RE: Remaining Work/Priorities

Shad Storhaug Wed, 12 Oct 2016 18:36:54 -0700

Itamar,

I contacted my ISP and I think I now have it straightened out. Could you send 
me a test email to verify?



I just found a bug that is due to the "Old format impersonation is active" 
setting being made non-static. The class is loaded by the SPIClassIterator and 
in that class the setting is hard coded in the default constructor to true 
(even though in this case it is false in LuceneTestCase). Can I pick your brain 
to understand what the reasoning is for changing this to an instance variable? 
In this case we have a global setting combined with constrained construction so 
the only reasonable way for the class to read it is to make it static.

Thanks,
Shad Storhaug (NightOwl888)

-----Original Message-----
From: [email protected] [mailto:[email protected]] On 
Behalf Of Itamar Syn-Hershko
Sent: Thursday, October 13, 2016 12:09 AM
To: [email protected]
Subject: Re: Remaining Work/Priorities

While on that note, Shad - emails to you bounce with the following error
(still):

Delivery to the following recipient failed permanently:

     [email protected]

Technical details of permanent failure:
Google tried to deliver your message, but it was rejected by the server for the 
recipient domain shadstorhaug.com by mx1.hostmailserver.com.
[69.160.246.214].

The error that the other server returned was:
554 5.7.1 gmail.com is blacklisted.

--

Itamar Syn-Hershko
http://code972.com | @synhershko <https://twitter.com/synhershko> Freelance 
Developer & Consultant Lucene.NET committer and PMC member

On Wed, Oct 12, 2016 at 8:06 PM, Itamar Syn-Hershko <[email protected]>
wrote:

> CI failure seems to be worked on: 
> https://twitter.com/codebetterCI/status/
> 785854074713468932 (Thanks Wyatt for pointing that out)
>
> I will look into the rest in a little while
>
> --
>
> Itamar Syn-Hershko
> http://code972.com | @synhershko <https://twitter.com/synhershko> 
> Freelance Developer & Consultant Lucene.NET committer and PMC member
>
> On Tue, Oct 11, 2016 at 10:10 PM, Shad Storhaug 
> <[email protected]>
> wrote:
>
>> Update
>> ======
>>
>> I have just pushed some commits that fix several bugs in the 
>> Lucene.Net.Codecs project (all 452 tests pass most of the time, a few 
>> random failures) and fix all but 4 of the failing tests in Lucene.Net.Core.
>>
>>
>> Fix for Test Context
>> -------------------------
>>
>> For now, I have added method override stubs to each subclass in order 
>> to add the [Test] attribute, so NUnit will run them in the correct 
>> context. I did that on all of the superclass tests except for the 
>> ones in QueryParser (since Itamar mentioned he would be working in 
>> that area). Itamar, you will probably need to follow suit to get all 
>> of the QP tests to pass - namely with the QueryParserTestBase and 
>> TestQueryParser classes.

DATA EXTRACTS:
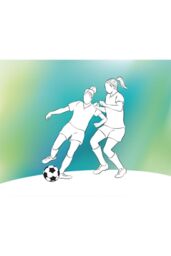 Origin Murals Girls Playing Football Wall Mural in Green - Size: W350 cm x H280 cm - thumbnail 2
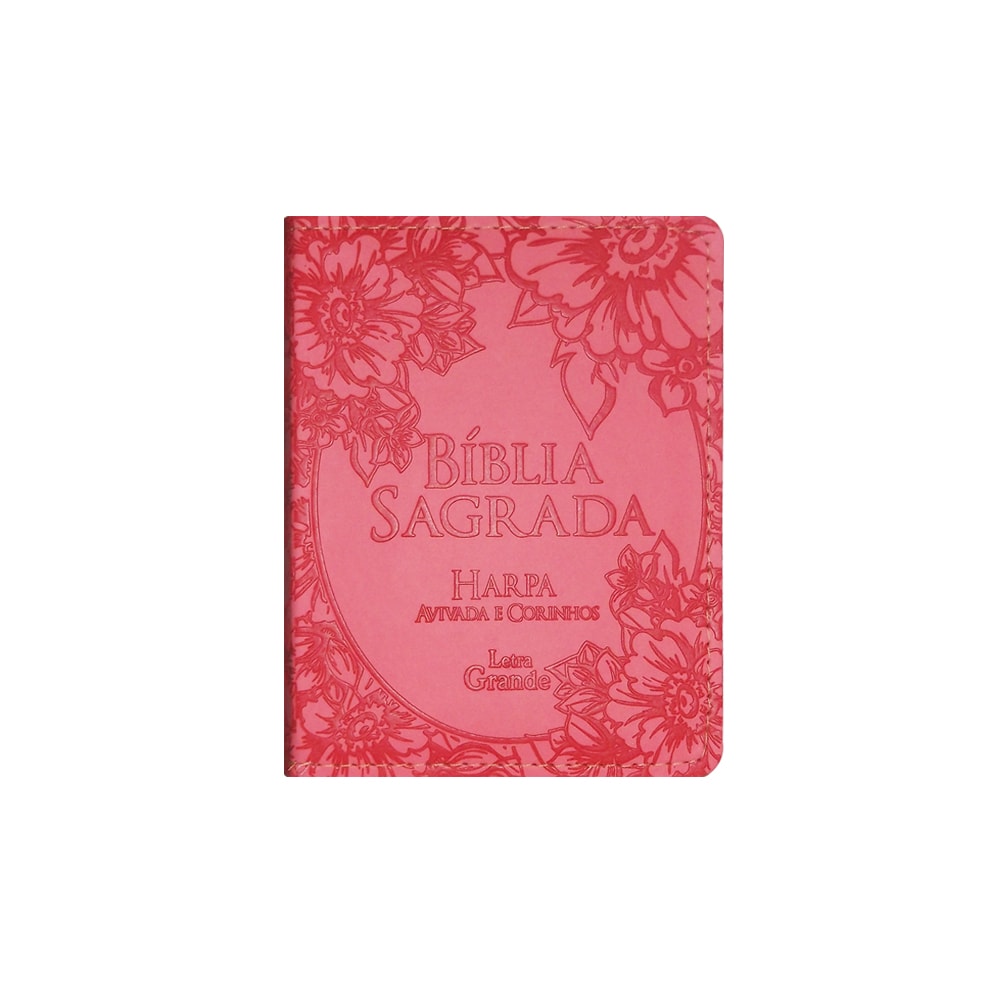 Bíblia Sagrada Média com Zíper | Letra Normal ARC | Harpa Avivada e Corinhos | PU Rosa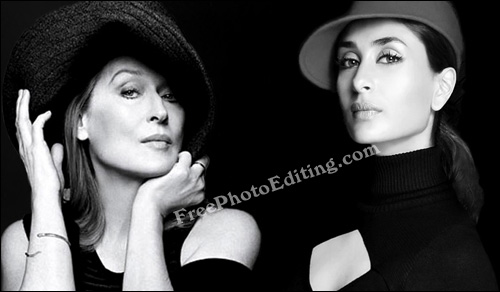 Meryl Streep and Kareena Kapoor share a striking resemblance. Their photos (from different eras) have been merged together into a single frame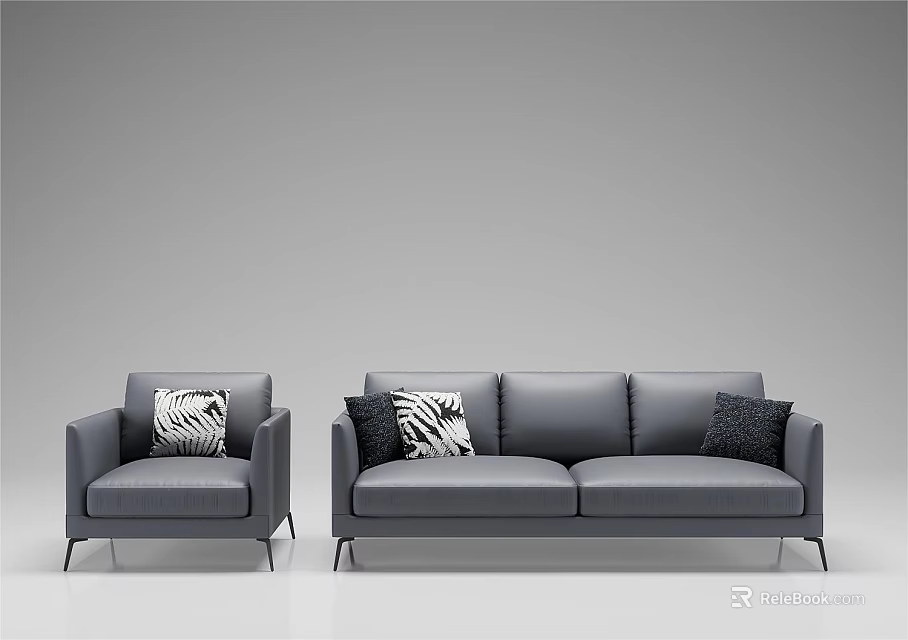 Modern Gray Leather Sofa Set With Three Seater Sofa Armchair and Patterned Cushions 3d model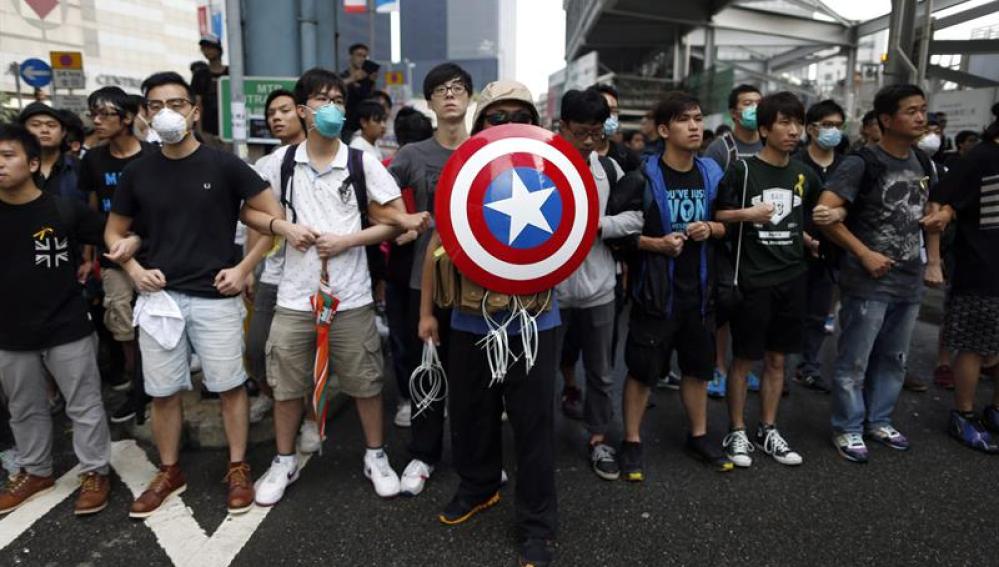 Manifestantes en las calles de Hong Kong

REQUIREMENT: Extend the Lucene.NET mailing-list thread on remaining work and priorities, beginning immediately after its final sentence. The entries play no part in what is asked.

FINAL ANSWER:
>>
>> I have carefully put all of these changes into a single commit so it 
>> can be reverted easily, if this solution doesn't happen to be 
>> compatible with
>> xUnit: https://github.com/apache/lucenenet/commit/2a79edea6359e1ee1
>> f83269cc7dc3ef2753ebf2c. Hopefully that makes life easier for @conniey.
>>
>> @Itamar, let me know when this is completed on your end so I can do a 
>> double revert and squash the test stubs from QueryParser into an 
>> all-inclusive revert-able commit.
>>
>> We can now correctly see how many tests we have in the core. 
>> Currently there are 2730 - it seems we are still missing 720 tests, 
>> assuming they all were for something port-able.
>>
>>
>> Remaining Tests
>> ---------------------
>>
>> Next I plan to work on locating any tests that we have missed 
>> (starting in the core). It seems these fall into several categories:
>>
>> 1. Tests that have not yet been ported.
>> 2. Tests that have been partially ported that have not been added to 
>> the project.
>> 3. Tests that have been ported, but are missing the [Test] attribute.
>> 4. Tests in classes that have been ported that have been commented 
>> out (presumably because at the time they were ported the dependencies 
>> did not yet exist).
>> 5. Tests that have been Ignored in .NET that were not in Java.
>> 6. Tests that have NUnit Assume.That() logic that depends on some 
>> non-existant JRE condition, so they are not running in .NET.
>>
>> I'll make a quick effort to get them to pass, but the main goal will 
>> be to ensure they all can run and are included in the project. Just a 
>> heads up that the number of test failures is likely to increase on 
>> this pass (but the number of bugs will likely decrease).
>>
>>
>> Failing Core Tests
>> -----------------------
>>
>> I have looked into the remaining tests somewhat. There are 2 issues 
>> that I need some input on to solve.
>>
>>
>> TestRamUsageEstimator.TestSanity()
>>
>> Java Lucene uses a JRE-specific API to determine how much header size 
>> to add on each field. This makes the estimates higher in Java. But 
>> more importantly, this test is failing because the estimate for a 
>> real string instance is coming back as the same size as its shallow 
>> size (16 bytes in this case) - it needs to be at least 1 byte more 
>> than that for the test to pass. In Java (at least in a 64 bit 
>> environment), there are an extra 4 bytes being added for each field.
>>
>> Technically, there is a way to get these numbers from .NET, but it 
>> involves calling undocumented APIs using pointers and will likely be 
>> different from one .NET version to the next (a bad idea for a project 
>> that needs to support multiple .NET versions). The only solution I 
>> can think of is to hard code in an extra 4 bytes for 64 bit (and most 
>> likely 2 bytes for
>> 32 bit) in order to make the numbers for the instances larger than 
>> their shallow size. I suppose the alternative would be to either 
>> comment out the string test or change it to >= make it pass. Thoughts? 
>> Alternatives?
>>
>>
>> TestNumericDocValuesUpdates.TestUpdateOldSegments()
>>
>> I discovered what the issue is here (normally that is the hard part), 
>> but it seems that the proper solution is going to be a major task.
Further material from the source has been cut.